Il est en fait très compliqué de rentrer dans les détails et de trouver
l'état réel des inégalités. En effet, il n'y a pas que le montant de la
retraite qui compte. Déjà, tous ces chiffres sont calculés pour une
carrière complète à temps plein, c'est-à-dire sans interruptions et sans
temps partiels. C'est de moins en moins le cas pour la population
générale. C'est par contre de plus en plus le cas pour les femmes qui
ont maintenant en moyenne une carrière aussi longue que les hommes
(autrement dit, elles ne s'arrêtent plus pour les enfants). Mais parmi
les retraitées d'aujourd'hui il y a encore parmi les plus âgées la
génération des femmes au foyer qui touchent seulement une pension de
réversion, et aussi la génération des femmes qui ont travaillé avec
interruptions.
Ensuite, parmi les ménages aisés, beaucoup souscrivent à des assurances
vie et autres plans épargne retraite. Ce sont des produits bancaires
privés qui ne figurent donc pas dans les statistiques dont je vous
parle. Ce qui fait qu'il n'est pas certain que le revenu des cadres
supérieur·es baissent tant que ça lorsqu'ils ou elles partent à la retraite.

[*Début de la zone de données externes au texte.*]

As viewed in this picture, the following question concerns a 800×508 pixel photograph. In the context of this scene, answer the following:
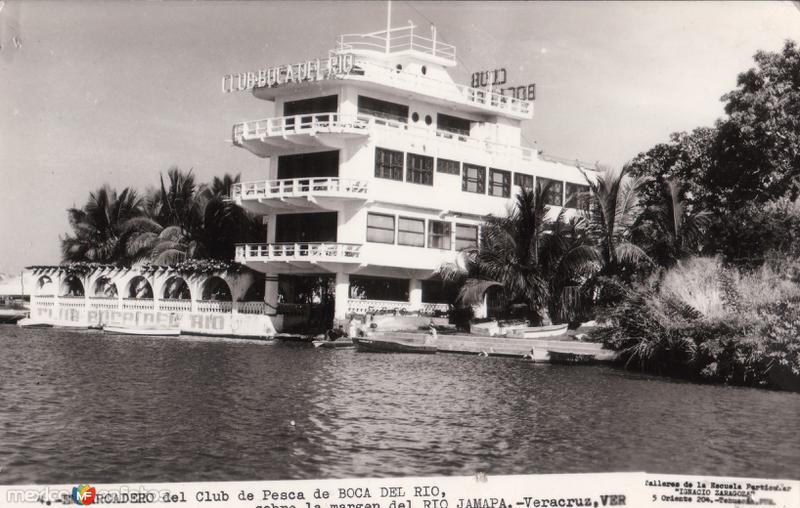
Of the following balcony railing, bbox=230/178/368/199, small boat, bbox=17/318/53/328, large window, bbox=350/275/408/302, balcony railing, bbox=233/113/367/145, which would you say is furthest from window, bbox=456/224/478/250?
small boat, bbox=17/318/53/328

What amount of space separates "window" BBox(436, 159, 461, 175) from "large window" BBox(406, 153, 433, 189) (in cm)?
44

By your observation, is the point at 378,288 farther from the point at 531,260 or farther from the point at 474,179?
the point at 531,260

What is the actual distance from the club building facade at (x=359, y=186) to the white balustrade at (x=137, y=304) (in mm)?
532

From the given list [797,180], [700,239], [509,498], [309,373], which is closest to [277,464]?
[509,498]

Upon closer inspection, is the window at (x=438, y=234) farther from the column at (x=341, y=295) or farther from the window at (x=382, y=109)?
the window at (x=382, y=109)

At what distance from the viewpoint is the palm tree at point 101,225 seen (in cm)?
4884

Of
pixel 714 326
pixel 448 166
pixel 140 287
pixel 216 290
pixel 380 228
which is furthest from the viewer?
pixel 140 287

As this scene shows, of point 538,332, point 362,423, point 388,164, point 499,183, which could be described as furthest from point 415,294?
point 362,423

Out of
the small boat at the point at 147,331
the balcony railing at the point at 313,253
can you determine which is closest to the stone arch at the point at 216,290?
the small boat at the point at 147,331

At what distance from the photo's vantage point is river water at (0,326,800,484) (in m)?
10.9

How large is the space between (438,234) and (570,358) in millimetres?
12999

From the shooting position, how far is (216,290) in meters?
42.2

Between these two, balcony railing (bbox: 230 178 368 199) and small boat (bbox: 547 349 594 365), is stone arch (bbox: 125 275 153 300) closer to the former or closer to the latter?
balcony railing (bbox: 230 178 368 199)

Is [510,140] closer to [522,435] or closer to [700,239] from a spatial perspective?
[700,239]
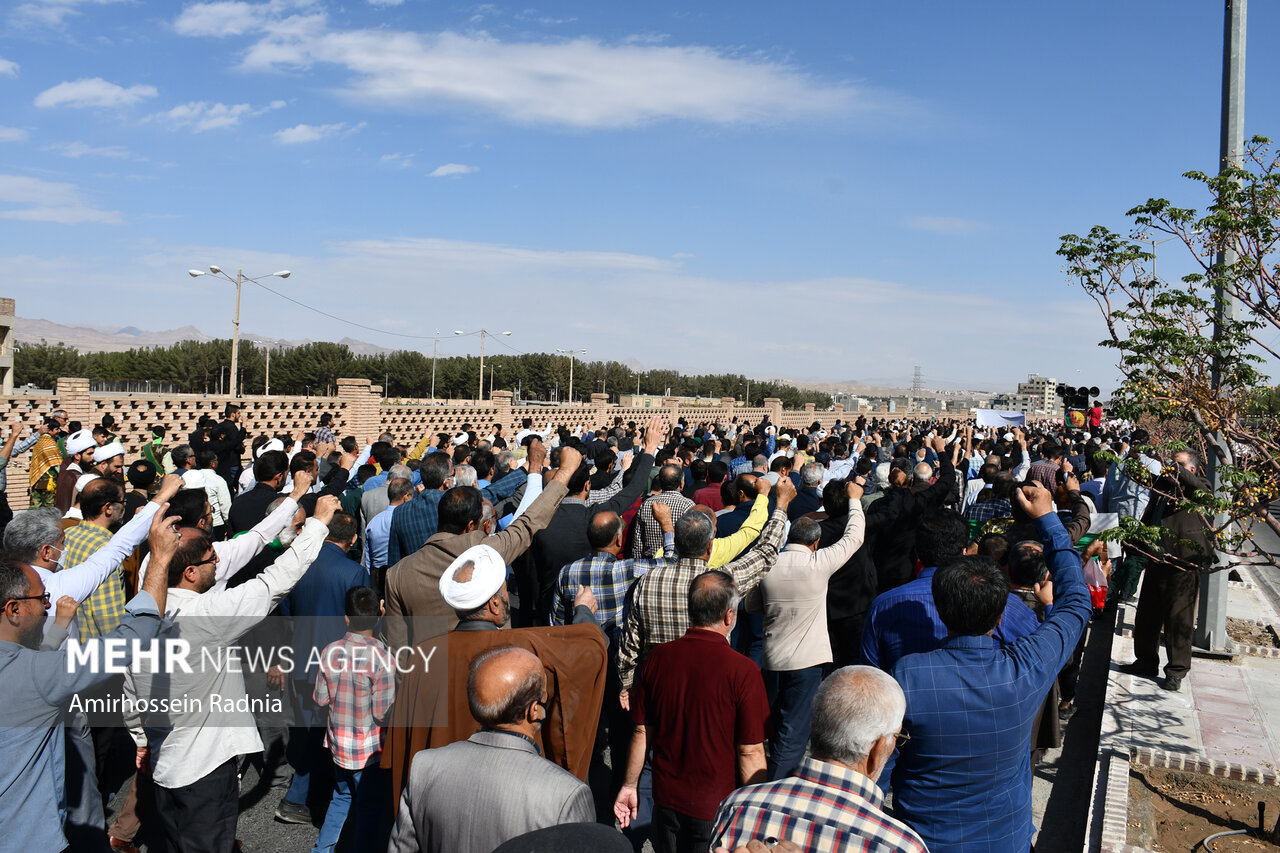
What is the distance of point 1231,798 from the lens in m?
4.92

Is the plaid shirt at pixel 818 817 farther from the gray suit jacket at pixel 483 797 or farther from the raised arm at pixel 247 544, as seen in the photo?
the raised arm at pixel 247 544

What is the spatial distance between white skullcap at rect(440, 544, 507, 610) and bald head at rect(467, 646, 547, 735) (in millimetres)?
676

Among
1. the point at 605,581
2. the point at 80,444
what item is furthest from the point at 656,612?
the point at 80,444

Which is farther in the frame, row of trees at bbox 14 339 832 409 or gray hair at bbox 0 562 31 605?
row of trees at bbox 14 339 832 409

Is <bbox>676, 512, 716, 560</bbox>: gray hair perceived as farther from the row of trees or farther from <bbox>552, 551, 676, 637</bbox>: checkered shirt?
the row of trees

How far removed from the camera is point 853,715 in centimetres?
215

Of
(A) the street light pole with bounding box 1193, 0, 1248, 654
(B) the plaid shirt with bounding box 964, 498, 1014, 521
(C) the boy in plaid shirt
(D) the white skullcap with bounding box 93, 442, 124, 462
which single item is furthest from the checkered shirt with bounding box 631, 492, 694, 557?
(D) the white skullcap with bounding box 93, 442, 124, 462

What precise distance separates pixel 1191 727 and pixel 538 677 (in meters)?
5.60

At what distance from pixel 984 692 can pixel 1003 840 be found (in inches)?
21.8

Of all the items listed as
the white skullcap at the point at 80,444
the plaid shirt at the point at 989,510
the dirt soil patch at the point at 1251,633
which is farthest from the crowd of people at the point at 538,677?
the white skullcap at the point at 80,444

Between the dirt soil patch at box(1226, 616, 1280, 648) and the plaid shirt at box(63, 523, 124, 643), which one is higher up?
the plaid shirt at box(63, 523, 124, 643)

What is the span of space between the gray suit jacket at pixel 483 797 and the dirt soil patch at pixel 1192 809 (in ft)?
12.2

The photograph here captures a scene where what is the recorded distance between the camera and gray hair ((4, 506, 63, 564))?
395cm

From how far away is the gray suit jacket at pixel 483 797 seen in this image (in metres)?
2.21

Enfin, il est une dernière inégalité d'importance: l'inégalité
d'espérance de vie. En moyenne, les cadres vivent 7 ans de plus que les
ouvriers. Ils touchent donc leur retraite nettement plus longtemps...
Sans compter les inégalités de santé: être réduit à un état de
dépendance ou pouvoir profiter de sa retraite, ce n'est pas la même
chose. En 2022, l'espérance de vie sans incapacité à la naissance est de
65,3 ans pour les femmes et de 63,8 ans pour les hommes (chiffres du
ministère). A comparer avec les âges de départ à la retraite...

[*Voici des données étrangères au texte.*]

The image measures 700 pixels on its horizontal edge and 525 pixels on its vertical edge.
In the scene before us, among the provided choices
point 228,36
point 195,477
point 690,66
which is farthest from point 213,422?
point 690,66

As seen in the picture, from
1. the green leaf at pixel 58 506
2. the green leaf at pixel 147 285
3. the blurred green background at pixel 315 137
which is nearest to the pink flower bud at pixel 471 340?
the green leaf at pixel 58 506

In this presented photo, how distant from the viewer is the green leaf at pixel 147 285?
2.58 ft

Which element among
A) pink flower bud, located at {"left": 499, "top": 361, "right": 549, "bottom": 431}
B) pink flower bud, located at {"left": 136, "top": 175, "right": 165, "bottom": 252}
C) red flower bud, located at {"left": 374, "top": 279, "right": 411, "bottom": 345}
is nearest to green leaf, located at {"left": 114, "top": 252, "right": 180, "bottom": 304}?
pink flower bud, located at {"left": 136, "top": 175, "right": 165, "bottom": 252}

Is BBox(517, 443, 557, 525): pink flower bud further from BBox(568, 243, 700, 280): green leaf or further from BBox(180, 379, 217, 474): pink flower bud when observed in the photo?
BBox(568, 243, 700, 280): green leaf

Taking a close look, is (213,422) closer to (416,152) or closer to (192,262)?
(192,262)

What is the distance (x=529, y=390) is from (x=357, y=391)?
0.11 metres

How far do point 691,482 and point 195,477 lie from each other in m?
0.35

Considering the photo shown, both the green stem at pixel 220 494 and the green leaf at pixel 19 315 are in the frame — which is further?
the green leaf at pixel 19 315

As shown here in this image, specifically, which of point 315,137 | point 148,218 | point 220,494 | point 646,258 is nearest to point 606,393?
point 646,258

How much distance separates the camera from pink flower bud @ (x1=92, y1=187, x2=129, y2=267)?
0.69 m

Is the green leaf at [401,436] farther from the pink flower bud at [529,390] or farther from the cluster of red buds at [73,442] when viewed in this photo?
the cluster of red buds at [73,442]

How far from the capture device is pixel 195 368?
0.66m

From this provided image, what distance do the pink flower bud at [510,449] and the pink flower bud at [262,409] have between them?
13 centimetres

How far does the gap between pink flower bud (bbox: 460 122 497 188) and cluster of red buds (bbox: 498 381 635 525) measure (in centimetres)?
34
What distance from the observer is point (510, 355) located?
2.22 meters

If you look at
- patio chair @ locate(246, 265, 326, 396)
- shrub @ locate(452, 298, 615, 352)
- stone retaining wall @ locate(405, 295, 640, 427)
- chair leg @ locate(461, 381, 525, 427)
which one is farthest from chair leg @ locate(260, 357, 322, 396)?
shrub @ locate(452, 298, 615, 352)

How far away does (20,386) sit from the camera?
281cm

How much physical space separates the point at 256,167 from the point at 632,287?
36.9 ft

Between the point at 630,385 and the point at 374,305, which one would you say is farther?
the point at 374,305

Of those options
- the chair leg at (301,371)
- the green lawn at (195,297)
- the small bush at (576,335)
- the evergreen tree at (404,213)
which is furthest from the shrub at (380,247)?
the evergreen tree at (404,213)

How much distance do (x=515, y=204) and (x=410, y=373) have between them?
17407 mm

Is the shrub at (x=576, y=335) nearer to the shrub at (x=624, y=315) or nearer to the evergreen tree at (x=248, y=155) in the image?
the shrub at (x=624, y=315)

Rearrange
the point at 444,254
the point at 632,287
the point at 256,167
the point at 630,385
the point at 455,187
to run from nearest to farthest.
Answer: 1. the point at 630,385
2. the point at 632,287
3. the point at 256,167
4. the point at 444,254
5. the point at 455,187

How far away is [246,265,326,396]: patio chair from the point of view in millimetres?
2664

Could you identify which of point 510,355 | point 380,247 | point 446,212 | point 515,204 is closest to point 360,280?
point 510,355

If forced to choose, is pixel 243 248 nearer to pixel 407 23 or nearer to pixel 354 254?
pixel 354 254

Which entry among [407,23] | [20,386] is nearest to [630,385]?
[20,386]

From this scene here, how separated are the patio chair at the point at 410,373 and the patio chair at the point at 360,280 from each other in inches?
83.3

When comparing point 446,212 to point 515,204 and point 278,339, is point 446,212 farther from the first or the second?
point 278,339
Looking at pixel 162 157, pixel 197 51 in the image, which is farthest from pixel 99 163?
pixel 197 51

Retraçons les évolutions à très grands traits. Pendant toute la première
moitié du 20ème siècle, vieillesse rimait avec pauvreté (sauf pour les
bourgeois bien sur). C'est à cette situation que la mise en place d'un
système de retraite a remédié. Ce système a mis du temps à faire son
plein effet. Ceux et celles qui sont parti·es à la retraite jusque dans
les années 70 n'avaient pas suffisamment cotisé pour toucher une
retraite pleine. Aujourd'hui, globalement, les retraité·es gagnent un
peu plus que la moyenne de la population mais un peu moins que les
actifs, et leur taux de pauvreté est plus faible. La pension de
réversion (2) a mis fin à la grande misère des veuves. Lorsque
Mitterrand a abaissé l'âge de la retraite à 60 ans, l'espérance de vie
(3) d'un ouvrier était de 61 ans. Après la crise des années 70, on s'est
mis à parler des «nouveaux pauvres»: on désignait ainsi une pauvreté qui
n'était pas traditionnelle, en clair que ces pauvres n'étaient pas
forcément des vieux ou des vieilles. Depuis, une réforme a baissé le
pouvoir d'achat de l'ensemble des retraité·es: les retraites ne sont
plus indexées sur la hausse générale des salaires, mais sur l'inflation.

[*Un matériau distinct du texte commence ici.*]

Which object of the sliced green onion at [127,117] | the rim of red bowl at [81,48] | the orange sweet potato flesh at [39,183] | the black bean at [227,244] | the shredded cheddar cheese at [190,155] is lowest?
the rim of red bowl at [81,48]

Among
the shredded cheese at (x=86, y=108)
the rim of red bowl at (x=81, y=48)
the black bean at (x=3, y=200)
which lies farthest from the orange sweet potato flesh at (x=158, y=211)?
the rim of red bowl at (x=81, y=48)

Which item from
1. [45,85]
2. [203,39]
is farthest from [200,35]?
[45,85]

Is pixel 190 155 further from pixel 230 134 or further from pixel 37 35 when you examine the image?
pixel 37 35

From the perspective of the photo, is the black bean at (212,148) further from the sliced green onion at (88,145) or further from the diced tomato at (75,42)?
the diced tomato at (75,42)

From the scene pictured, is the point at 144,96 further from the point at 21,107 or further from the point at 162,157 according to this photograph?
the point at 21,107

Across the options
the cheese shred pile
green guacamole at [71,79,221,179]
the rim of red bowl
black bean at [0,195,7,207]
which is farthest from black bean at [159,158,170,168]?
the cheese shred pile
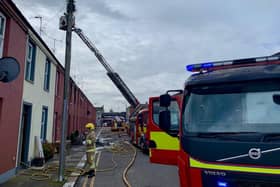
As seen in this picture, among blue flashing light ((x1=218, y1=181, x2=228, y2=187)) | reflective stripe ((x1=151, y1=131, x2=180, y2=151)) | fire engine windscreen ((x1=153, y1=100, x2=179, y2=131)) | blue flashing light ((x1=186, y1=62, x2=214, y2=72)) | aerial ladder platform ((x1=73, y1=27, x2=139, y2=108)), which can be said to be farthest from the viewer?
aerial ladder platform ((x1=73, y1=27, x2=139, y2=108))

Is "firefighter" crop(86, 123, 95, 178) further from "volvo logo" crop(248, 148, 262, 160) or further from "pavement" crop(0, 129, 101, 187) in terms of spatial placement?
"volvo logo" crop(248, 148, 262, 160)

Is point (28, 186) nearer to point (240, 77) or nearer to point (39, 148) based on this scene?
point (39, 148)

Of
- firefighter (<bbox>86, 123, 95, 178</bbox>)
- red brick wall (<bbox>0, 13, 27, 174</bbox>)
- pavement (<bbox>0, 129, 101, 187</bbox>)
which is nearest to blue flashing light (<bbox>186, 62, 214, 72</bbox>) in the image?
pavement (<bbox>0, 129, 101, 187</bbox>)

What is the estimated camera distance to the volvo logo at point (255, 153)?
324 cm

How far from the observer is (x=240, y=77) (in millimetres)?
3885

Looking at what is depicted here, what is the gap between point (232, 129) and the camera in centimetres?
365

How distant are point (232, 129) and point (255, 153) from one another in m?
0.48

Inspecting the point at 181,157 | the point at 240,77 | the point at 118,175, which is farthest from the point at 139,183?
the point at 240,77

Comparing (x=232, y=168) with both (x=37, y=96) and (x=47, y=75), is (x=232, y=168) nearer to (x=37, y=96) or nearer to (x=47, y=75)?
(x=37, y=96)

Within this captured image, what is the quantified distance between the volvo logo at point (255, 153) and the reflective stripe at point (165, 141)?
3141mm

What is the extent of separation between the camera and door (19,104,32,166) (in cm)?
1159

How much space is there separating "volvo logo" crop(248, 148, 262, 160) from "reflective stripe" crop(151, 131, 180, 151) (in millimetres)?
3141

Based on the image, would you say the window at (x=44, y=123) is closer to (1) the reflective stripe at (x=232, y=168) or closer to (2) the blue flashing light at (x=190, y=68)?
(2) the blue flashing light at (x=190, y=68)

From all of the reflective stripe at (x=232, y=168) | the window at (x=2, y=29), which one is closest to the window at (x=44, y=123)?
the window at (x=2, y=29)
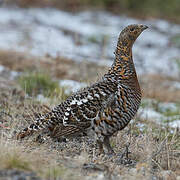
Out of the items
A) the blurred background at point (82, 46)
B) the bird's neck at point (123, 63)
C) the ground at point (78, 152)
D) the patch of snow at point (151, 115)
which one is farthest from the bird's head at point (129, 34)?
the patch of snow at point (151, 115)

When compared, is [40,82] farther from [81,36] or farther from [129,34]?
[81,36]

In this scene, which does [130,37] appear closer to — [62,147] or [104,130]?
[104,130]

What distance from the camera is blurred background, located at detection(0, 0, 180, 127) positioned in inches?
324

Il est difficile de trouver les effets des récentes réformes de la
retraite dans les chiffres: parmi la masse des retraité·es, beaucoup
sont parti·es à la retraite avant. Et beaucoup de choses ont changé. Par
exemple, les femmes arrivent majoritairement à la retraite avec une
carrière complète, la durée de vie active des hommes a diminué, les
coupures de carrière pour chômage sont devenues ordinaires... Pour faire
un réel état des inégalités et de ce que les réformes ont modifié, il
faudrait des études qui ne sont pas financées, disposer de chiffres qui
ne nous sont pas fournis, et éventuellement qui n'existent pas. Mais il
est certain que la situation de la masse des retraité·es va se dégrader.
Source principale: Conseil d'Orientation des Retraites, rapport annuel,
Évolutions et perspectives des retraites en France, juin 2024.
Disponible gratuitement sur internet.
Notes
(1) Le taux de remplacement, c'est le pourcentage que représente la
retraite par rapport à notre dernière année d'activité.
(2) La moitié de la retraite est versée au conjoint, en fait plus
souvent à la conjointe, survivant·e. Mais attention camarades, pour en
bénéficier il faut être marié·e!
(3) L'espérance de vie est la durée moyenne de vie.